The average U.S. cost of diesel fell below the $4 a gallon mark for the first time since January.
The weekly roundup from the U.S. Energy Department shows a decline of 1.3 cents over the past week to $3.993 per gallon. This is the fifth straight weekly falloff. Compared to the same week a year ago it’s 14.9 cents per gallon lower.
Regional prices declined in all parts of the country except the West Coast, where it gained 1.5 cents over the past week for an average of $4.116 per gallon, the second highest regional average. New England has the highest regional price at $4.14.8 per gallon, down 2.3 cents from a week ago while the Gulf Coast Region has the least expensive price, $3.915, down 2 cents from a week earlier.

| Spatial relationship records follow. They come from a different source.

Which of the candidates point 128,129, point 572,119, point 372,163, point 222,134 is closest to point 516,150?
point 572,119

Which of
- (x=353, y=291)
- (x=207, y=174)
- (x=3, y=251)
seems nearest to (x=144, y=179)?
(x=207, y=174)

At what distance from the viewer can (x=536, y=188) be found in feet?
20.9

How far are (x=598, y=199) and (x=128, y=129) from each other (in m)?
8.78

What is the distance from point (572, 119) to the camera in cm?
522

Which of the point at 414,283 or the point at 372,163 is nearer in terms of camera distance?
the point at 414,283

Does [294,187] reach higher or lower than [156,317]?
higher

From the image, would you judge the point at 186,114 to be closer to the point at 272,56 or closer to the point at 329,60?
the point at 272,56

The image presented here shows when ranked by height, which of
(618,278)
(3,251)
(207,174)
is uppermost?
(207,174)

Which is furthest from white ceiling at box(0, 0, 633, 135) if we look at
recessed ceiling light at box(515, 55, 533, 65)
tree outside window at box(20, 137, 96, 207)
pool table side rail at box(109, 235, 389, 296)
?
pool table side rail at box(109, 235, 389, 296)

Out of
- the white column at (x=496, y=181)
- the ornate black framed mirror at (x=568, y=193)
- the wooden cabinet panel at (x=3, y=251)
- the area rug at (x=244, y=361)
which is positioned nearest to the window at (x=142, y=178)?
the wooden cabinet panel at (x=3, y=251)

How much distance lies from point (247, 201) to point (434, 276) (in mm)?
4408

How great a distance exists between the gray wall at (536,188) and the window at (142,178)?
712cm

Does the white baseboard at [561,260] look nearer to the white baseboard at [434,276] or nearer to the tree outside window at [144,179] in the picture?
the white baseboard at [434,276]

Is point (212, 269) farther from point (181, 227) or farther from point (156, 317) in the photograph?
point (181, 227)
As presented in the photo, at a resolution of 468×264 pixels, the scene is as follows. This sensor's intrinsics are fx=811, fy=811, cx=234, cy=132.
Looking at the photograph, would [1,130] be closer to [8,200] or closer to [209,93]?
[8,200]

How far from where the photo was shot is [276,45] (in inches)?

Other regional prices and weekly changes:
- East Coast, made up of the New England, Central Atlantic and Lower Atlantic sub-regions, $4.025, down 2.5 cents.
- Central Atlantic, $4.083, down 2.6 cents.
- Lower Atlantic, $3.958, down 2.5 cents.
- Midwest, $3.97, down 0.9 cents.
- Rocky Mountain, $3.922, down 1.3 cents.
- California, $4.20, up 5.3 cents.
Gasoline also continued its decline in tandem with diesel, falling for the fifth consecutive week, shedding 3.5 cents over the past week for a nationwide average of $3.645 per gallon. Prices range from a high of $3.945 in the West Coast region to a low of $3.48 in the Gulf Coast region. The current overall price is the lowest since around mid-February.
Meantime, oil paused from its run-up over the past week, falling 16 cents by the close of trading Monday in New York, settling at $97.07 per barrel. The decline from its highest price in six weeks came following Exxon closing its Pegasus pipeline from Illinois to the Gulf Coast on March 29 due to a crude leak in Arkansas.
Analysts say a report from the Institute for Supple Management showing U.S. manufacturing in March expanded at a slower rate than the month before led to Monday’s drop.
Compared to a week ago the price of oil is up about a dollar and a half.